Микки всегда получала вдоволь летучих рыб, поэтому ей было безразлично, занимаюсь я ловлей дельфинов или нет. Она сама ловила рыб, когда они падали на палубу. Многие попадали в шлюпку, я находил их даже на крыше каюты. Привлеченные светом фонаря, горевшего возле компаса, они порой задевали мою голову. Обычно несколько часов я вымачивал летучих рыб в консервированном лимонном соке, а затем съедал их сырыми.
Вокруг плота по-прежнему было множество дельфинов, но больше не повторялась грандиозная охота, как в те дни, когда небо было черно от фрегатов. Теперь мимо плота проносились небольшие птичьи стайки. Вчера я видел несколько водоплавающих птиц. Они крупнее, но более тяжеловесны, чем саблевидные фрегаты. Шеи у них длинные и тонкие. Я наблюдал, как они ловили рыбу.
Птицы с шумом падали на свою добычу с высоты, при нападении не отбрасывая тени и быстро исчезая в фонтане брызг. Они били без промаха и поднимались кверху с рыбой в клюве. Главным образом их привлекали сардины, гораздо более устойчивая мишень, чем увертливые летучие рыбы.

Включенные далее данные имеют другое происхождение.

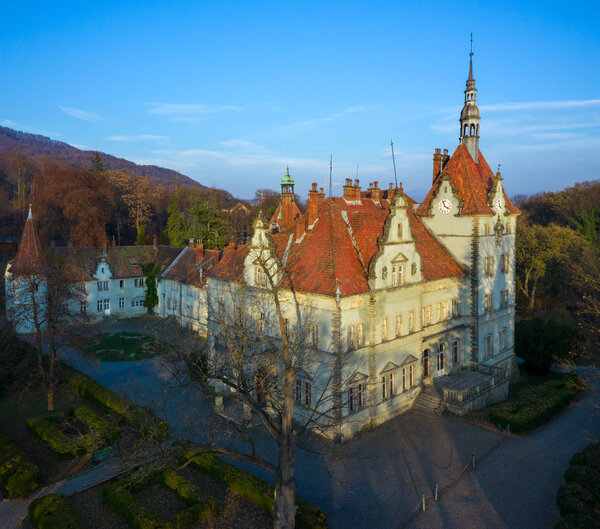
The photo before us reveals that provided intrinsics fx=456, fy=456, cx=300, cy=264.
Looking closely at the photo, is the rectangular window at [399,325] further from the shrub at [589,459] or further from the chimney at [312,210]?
the shrub at [589,459]

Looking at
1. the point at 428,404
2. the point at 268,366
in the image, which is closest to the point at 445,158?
the point at 428,404

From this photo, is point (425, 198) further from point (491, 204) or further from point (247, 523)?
point (247, 523)

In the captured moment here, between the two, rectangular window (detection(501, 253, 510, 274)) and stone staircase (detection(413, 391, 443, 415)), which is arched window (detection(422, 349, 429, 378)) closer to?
stone staircase (detection(413, 391, 443, 415))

Плот несколько сбился с курса, и мне нужно было бы встать на ноги и немного подобрать с наветренной стороны парус. Но что я мог сделать, если бы даже умудрился подняться? У меня не было сил ослабить канат, натянутый, как железный стержень. Конечно, я мог бы прицепить к нему тали [56], но эта работа... Невозможно! Она изнурит меня. Лучше уж предоставлю плоту идти своим путем; через день-другой я наберусь сил. Сейчас я не мог сдвинуться с места. Я ни о чем не беспокоился и был счастлив. Перенеся тяжелую болезнь, я воображал, что со мной уже больше ничего не случится. Если понадобится, я смогу продержаться на плоту хоть целый год.
Я не в силах был поднимать выдвижной киль в средней части плота, поэтому разрезал стропу, удерживающую его, и он скользнул в воду. Этот киль толщиной в два с половиной дюйма, шириной в два фута и длиной в восемнадцать футов был сделан из твердого мангрового дерева. Он ушел в глубину, словно был из свинца. А когда он всплывет, то будет служить плотом для мелких морских животных: ракушек, морских звезд и уточек, а может быть, и для осьминога. Теперь мне уже больше не нужна лебедка, которую я прихватил с собой лишь для того, чтобы поднимать и опускать этот киль.
Тут я стал думать о челноке, который достал с таким трудом. В гуаякильских газетах я поместил соответствующее объявление и посетил с полдюжины деревушек на побережье, но нигде не мог найти нужного мне челнока. Но вот один мой знакомый сообщил мне, что должен поехать по делам в Мангларальто, рыбачью деревушку, расположенную к северу от Гуаякиля; он обещал достать там для меня бонго [57].
Бонита — рыба из рода тунцов, семейства макрелевых, водится во всех тропических морях.